The epitome of versatility on the collegiate level was Huff, who played cornerback his first three seasons at Wyoming before moving to free safety last season and leading the team in tackles (74). He also tied for the team lead in pass breakups (six), interceptions (two) and fumble recoveries (two).
But it was Huff’s work at the Senior Bowl in Mobile, Ala., in late January that caught the attention of the Titans the most.
"I think it’s very important for a guy from Wyoming play against good competition," Titans director of college scouting Blake Beddingfield said, "but the big thing for him was day-in, day-out, the week of practice at the Senior Bowl. He was able to compete with some of the better senior wide receivers in the draft."
The Titans are set at right cornerback with veteran Jason McCourty, but the competition to replace Alterraun Verner, the Pro Bowl left cornerback who signed a free agent deal with the Bucs, is wide open between veterans Coty Sensabaugh, Blidi Wreh-Wilson and Tommie Campbell.
Initially, Huff, a Texarkana, Texas native, could see most action in nickel cornerback situations. But he also could be groomed to eventually play free safety behind veteran Michael Griffin.

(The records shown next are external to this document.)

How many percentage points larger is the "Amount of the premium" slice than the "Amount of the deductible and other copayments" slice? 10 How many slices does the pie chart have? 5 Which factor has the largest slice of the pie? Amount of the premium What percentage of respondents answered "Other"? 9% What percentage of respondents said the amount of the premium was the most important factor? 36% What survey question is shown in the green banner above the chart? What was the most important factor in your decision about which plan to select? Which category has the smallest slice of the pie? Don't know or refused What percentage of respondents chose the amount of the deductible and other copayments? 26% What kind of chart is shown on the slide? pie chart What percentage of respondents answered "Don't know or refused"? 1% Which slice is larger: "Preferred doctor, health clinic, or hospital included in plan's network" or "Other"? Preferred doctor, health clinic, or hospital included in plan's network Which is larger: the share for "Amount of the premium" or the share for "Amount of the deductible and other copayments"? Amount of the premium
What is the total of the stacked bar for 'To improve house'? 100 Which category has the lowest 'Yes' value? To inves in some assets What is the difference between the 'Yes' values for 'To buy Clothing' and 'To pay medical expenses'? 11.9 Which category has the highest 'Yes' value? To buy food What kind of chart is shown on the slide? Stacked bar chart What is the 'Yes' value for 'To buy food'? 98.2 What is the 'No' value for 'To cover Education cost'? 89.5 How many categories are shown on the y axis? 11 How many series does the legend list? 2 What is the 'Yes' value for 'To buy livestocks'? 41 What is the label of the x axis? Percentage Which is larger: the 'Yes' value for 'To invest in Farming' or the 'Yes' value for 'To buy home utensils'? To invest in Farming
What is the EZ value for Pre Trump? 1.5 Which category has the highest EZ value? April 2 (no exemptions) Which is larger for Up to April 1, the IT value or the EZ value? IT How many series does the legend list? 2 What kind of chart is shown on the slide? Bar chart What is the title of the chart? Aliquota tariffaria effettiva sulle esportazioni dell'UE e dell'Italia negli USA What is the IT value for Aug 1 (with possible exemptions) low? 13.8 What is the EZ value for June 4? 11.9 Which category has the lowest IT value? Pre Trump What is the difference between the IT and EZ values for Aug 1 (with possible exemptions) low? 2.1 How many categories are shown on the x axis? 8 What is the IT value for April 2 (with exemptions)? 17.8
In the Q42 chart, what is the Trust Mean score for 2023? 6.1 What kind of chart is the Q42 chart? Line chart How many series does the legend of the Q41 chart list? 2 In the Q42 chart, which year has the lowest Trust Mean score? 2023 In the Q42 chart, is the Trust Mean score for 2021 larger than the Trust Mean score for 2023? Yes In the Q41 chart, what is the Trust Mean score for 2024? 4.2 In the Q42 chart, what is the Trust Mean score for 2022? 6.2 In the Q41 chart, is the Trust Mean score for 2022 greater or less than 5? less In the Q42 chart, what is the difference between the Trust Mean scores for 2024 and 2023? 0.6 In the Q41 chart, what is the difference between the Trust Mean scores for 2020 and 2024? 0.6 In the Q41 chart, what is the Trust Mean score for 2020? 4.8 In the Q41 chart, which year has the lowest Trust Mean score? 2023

"My flexibility and versatility enable me to kind of juggle between all of the (secondary) positions," the 6-foot, 195-pound Huff said of what position he might play for the Titans. "Just my knowledge of the game of football, I really understand and pick up on defenses really quickly.
"(I) think that will help me on the next level."
New Titans defensive coordinator Ray Horton inherited veteran middle linebackers Colin McCarty and Moise Fokou, who may or may not eventually fit into the new 3-4 requirements. The position was tabbed as a position of need, although the Titans signed former Broncos linebacker Wesley Woodyard and are talking about moving Zach Brown from his outside linebacking slot.
Thus, the drafting of Williamson, the former Kentucky standout who prepped at Milan (Tenn.) High School, some two hours west of Nashville. He had 296 career tackles, including a career-high 135 as a junior to rank second in the Southeastern Conference and seventh nationally.
"I was always a Titans fan when I was growing up," said the 6-foot, 246-pound Williamson. "I was a Titans fan and I love (former Titans) Steve McNair, Eddie George and Jevon Kearse, so I was always watching the Titans when I was growing up.
"It’s amazing to think that I am going to be playing for them. It’s surreal."
The Titans opened the draft on Thursday by selecting Michigan offensive tackle Taylor Lewan in the first round with the No. 11 overall pick. In Friday’s second round, the Titans made Washington’s Bishop Sankey the first running back taken in the draft with the 54th overall pick, the latest ever for a running back.